START MATERIAL PROVIDED

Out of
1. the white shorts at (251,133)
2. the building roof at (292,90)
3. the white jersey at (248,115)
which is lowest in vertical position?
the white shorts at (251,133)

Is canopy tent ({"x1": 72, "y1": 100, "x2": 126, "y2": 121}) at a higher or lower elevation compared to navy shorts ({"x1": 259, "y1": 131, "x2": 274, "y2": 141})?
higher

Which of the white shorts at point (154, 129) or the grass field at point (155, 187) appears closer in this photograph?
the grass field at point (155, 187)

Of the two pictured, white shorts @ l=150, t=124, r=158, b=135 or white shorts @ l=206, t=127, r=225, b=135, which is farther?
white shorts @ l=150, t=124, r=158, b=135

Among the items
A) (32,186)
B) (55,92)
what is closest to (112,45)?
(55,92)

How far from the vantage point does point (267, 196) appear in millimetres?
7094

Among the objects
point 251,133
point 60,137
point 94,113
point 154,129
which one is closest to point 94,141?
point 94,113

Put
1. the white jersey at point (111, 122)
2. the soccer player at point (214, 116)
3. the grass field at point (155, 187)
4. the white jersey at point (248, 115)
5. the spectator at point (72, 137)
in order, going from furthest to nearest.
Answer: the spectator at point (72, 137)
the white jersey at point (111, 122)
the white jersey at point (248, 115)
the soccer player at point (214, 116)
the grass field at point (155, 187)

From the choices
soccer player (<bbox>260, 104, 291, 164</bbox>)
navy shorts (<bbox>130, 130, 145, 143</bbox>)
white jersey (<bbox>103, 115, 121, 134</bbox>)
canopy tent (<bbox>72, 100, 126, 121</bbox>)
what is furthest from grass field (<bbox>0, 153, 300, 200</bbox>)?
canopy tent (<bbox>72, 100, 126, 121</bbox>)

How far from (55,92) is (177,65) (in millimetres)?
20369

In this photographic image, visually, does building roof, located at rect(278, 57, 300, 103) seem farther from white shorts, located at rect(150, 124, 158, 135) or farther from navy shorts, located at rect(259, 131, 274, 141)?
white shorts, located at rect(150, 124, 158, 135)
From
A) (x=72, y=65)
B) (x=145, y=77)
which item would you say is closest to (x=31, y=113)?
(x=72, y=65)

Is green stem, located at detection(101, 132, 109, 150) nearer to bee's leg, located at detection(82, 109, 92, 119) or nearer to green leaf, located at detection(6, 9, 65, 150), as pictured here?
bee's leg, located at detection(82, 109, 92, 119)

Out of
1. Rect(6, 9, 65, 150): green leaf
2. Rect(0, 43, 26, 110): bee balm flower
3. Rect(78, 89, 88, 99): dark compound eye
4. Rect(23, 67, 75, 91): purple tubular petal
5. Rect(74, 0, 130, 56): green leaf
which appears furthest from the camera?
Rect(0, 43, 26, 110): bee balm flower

END MATERIAL PROVIDED

* **TASK TO COMPLETE**: Copy out word for word the stretch of the listing from the line containing "Is green stem, located" through the end of the listing.

* **SOLVED EXERCISE**:
Is green stem, located at detection(101, 132, 109, 150) nearer to bee's leg, located at detection(82, 109, 92, 119) or nearer to green leaf, located at detection(6, 9, 65, 150), as pictured here?
bee's leg, located at detection(82, 109, 92, 119)

Out of
1. Rect(6, 9, 65, 150): green leaf
2. Rect(0, 43, 26, 110): bee balm flower
3. Rect(78, 89, 88, 99): dark compound eye
4. Rect(23, 67, 75, 91): purple tubular petal
5. Rect(74, 0, 130, 56): green leaf
which appears furthest from the camera?
Rect(0, 43, 26, 110): bee balm flower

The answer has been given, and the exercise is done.